**EXTRACT TO READ**
No doubt the same process will operate with the electronic media.
Future generations will be able to look back and evaluate the book in the
way that we look at manuscripts. They will agree that it was a wonderful
medium, a marvellous source of information, entertainment and illumination,
and that there were many who were sad to see it go as the primary medium.
But it made way for the computer and the television - for the electronic
culture and all its achievements.
nat2
The first change in the nature of the ebook from its printed form lies in the ebook's ability to incorporate sound and moving images alongside text and still images. This ability is currently restricted by the storage capacity of hard disks, floppy disks, CD Roms etc and the speed by which computers can access information, meaning that, in 1997, most moving images are played in small "windows" rather than taking up the whole of the screen (in book terms, the image seldom fills the page). However, this does not detract from the fact that e-books already have the power to "show" as well as "tell" information in a way which printed books do not, combining sound, text and still and moving images to create a new [hyper] medium. Spender points out that:
The attractions of the CD-ROM disks - print only - are
obvious. But the attractions of CD-ROM multimedia - print, sound, image
etc - are irresistible. Not only could you read what Hamlet said to Polonius
on a CD-ROM multimedia disk; you could see the actors and hear them as
well. You could choose, from a variety of performances, whichever production
appealed to you. If it were interactive multimedia, you could make your
own version of the drama . . .
[Printed] Books simply cannot compete with such an information medium.
nat3
The second change in the nature of the ebook is that, while printed books are separate and isolated, e-books which are stored and accessed online can be linked to each other via hypertext links. George Landow points out that:
Many who first encounter the notion of hypertext assume that linking does it all, and in an important sense they are correct: linking is the most important fact about hypertext, particularly as it contrasts to the world of print technology.
Landow associates the development of hypertext with developments in post-war literary theory, particularly in France.
Hypertext, an information technology consisting of individual blocks of text, or lexias, and the electronic links that join them, has much in common with recent literary and critical theory. For example, like much recent work by poststructuralists, such as Roland Barthes and Jacques Derrida, hypertext reconceives conventional, long-held assumptions about authors and readers and the texts they write and read. Electronic linking, which provides one of the defining features of hypertext, also embodies Julia Kristeva's notions of intertextuality, Mikhail Bakhtin's emphasis upon multivocality, Michel Foucault's conceptions of networks of power, and Gilles Deleuze and Félix Guattari's ideas of rhizomatic, "nomad thought".

**EXERCISE 1**
Pull out every line of the records below that contains the string "image", matching case exactly.
The e-book passage and the records are unrelated materials.

**Source records**
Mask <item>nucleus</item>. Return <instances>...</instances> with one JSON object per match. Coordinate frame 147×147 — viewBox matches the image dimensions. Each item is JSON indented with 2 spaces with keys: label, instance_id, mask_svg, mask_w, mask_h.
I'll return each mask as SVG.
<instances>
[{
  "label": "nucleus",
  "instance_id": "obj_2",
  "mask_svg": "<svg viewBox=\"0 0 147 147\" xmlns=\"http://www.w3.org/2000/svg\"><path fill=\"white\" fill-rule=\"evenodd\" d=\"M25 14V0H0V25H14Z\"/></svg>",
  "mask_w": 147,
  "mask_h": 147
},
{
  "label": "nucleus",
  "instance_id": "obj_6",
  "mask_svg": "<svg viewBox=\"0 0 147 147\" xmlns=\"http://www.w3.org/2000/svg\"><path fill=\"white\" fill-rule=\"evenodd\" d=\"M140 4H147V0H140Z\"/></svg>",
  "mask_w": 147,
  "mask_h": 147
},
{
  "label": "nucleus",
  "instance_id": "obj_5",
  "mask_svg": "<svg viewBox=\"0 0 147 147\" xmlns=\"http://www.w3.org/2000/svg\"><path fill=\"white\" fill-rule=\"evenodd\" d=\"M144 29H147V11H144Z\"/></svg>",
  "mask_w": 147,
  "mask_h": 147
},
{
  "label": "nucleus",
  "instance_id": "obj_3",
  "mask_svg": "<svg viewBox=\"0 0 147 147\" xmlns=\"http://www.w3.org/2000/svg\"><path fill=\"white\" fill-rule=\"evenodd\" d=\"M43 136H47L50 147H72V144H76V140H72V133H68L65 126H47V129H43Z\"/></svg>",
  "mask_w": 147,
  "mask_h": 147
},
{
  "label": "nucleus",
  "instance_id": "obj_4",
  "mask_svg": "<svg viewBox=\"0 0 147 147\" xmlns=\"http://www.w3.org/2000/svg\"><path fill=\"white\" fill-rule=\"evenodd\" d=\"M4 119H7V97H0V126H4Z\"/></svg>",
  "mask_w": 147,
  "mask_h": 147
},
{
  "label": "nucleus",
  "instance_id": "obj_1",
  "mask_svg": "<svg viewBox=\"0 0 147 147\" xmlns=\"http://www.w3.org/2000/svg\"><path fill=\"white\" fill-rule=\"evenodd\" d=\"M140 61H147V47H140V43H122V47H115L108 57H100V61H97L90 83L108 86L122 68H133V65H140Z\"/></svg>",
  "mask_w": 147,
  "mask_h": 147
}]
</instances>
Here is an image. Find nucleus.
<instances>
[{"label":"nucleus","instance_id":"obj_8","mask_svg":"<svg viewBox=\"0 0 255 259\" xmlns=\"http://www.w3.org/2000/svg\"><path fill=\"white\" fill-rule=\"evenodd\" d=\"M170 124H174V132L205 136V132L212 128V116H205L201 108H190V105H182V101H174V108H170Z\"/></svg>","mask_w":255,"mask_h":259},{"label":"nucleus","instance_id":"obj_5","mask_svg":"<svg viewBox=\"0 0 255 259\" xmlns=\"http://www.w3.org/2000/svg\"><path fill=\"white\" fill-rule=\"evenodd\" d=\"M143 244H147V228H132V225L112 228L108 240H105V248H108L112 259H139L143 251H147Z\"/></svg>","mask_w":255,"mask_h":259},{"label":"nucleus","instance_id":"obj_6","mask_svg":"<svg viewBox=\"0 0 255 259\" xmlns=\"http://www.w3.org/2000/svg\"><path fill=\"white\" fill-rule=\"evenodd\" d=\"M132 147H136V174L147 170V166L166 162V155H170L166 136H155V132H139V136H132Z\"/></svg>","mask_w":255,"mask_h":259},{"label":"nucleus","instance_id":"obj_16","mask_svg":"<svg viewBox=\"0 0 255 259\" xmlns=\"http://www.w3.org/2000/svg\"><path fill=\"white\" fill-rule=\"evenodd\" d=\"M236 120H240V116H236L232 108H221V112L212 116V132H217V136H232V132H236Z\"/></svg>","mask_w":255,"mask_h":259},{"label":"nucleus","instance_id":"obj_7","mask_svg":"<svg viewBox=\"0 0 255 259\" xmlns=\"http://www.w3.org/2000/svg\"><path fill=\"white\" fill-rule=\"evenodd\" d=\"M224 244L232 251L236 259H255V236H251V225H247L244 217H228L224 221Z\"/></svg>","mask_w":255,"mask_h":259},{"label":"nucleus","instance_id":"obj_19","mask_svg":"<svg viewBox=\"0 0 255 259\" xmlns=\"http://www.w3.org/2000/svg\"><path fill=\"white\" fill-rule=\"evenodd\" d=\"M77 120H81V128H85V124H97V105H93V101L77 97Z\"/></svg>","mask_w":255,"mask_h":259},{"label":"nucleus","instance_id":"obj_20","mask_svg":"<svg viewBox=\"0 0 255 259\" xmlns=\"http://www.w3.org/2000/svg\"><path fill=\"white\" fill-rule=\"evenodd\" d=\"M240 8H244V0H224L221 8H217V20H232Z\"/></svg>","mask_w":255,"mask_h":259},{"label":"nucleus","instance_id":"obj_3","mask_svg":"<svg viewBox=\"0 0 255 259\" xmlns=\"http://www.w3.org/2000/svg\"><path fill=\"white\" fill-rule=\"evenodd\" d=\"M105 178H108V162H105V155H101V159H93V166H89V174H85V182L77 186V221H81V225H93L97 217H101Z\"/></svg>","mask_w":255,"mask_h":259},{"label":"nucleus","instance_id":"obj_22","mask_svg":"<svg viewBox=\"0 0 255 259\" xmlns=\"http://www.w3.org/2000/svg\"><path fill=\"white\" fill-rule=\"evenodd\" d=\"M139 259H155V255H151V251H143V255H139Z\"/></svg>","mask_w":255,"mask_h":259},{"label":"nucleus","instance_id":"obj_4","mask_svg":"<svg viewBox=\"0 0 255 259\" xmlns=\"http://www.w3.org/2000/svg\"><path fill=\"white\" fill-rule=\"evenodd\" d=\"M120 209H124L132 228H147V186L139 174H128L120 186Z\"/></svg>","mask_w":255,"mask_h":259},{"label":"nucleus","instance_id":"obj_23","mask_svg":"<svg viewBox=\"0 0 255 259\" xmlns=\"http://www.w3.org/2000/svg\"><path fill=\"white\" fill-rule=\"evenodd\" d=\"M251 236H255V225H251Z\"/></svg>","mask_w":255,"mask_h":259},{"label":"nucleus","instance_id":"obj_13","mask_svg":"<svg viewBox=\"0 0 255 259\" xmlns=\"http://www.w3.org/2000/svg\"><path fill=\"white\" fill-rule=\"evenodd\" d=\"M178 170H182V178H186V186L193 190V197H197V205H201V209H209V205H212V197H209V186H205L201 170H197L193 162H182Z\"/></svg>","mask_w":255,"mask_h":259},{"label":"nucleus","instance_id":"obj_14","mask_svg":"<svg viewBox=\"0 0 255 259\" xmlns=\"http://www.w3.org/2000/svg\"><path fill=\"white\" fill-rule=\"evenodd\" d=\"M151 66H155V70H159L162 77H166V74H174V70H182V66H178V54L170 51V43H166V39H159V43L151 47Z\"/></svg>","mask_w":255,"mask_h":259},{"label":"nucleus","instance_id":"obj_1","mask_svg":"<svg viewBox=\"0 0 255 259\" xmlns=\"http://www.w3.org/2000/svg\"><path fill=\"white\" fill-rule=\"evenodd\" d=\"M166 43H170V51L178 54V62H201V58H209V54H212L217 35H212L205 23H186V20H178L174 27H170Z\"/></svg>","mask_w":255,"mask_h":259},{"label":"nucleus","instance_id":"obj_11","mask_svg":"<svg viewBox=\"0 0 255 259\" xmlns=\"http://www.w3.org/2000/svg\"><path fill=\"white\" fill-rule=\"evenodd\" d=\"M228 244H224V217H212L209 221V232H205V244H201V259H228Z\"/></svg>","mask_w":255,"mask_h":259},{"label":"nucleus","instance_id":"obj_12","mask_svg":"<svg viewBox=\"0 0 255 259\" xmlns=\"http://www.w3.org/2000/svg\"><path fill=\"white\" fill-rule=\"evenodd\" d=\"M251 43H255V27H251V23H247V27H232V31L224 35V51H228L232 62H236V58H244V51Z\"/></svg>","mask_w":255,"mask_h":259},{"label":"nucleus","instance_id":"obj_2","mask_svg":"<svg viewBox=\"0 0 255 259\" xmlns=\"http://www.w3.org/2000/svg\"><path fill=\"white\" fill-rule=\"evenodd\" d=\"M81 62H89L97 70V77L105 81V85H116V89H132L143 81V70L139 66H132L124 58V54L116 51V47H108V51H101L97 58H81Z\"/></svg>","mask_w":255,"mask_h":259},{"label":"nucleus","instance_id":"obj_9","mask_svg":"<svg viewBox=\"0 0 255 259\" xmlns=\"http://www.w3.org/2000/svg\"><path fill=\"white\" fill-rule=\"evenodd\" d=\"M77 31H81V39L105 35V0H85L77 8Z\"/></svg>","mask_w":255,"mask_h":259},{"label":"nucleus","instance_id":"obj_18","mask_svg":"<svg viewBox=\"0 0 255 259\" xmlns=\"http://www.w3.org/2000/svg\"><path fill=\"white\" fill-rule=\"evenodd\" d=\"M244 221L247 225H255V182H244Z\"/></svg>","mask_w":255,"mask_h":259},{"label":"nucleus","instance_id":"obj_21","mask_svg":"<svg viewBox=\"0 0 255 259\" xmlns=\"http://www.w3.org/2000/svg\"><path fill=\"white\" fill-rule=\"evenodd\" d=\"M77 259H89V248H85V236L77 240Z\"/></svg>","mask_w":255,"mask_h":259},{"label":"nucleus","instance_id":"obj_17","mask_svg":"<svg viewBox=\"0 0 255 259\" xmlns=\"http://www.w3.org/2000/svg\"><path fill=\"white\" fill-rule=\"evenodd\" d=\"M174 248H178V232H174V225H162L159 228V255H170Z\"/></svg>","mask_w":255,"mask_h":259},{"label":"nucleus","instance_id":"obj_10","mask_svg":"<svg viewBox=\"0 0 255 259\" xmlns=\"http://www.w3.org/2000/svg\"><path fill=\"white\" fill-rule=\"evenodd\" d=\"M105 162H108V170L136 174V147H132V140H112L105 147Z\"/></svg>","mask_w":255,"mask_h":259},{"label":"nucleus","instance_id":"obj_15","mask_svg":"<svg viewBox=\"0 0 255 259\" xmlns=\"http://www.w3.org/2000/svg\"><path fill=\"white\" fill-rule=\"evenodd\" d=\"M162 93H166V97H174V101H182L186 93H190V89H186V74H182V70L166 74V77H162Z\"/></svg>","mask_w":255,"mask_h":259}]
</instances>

**EXERCISE 2**
From the e-book passage, quote the text between "Future generations will" and "the primary medium.", inclusive.

**TASK RESULT 1**
Mask <item>nucleus</item>. Return <instances>...</instances> with one JSON object per match. Coordinate frame 147×147 — viewBox matches the image dimensions. Each item is JSON indented with 2 spaces with keys: label, instance_id, mask_svg, mask_w, mask_h.
Here is an image. Find nucleus.

**TASK RESULT 2**
Future generations will be able to look back and evaluate the book in the
way that we look at manuscripts. They will agree that it was a wonderful
medium, a marvellous source of information, entertainment and illumination,
and that there were many who were sad to see it go as the primary medium.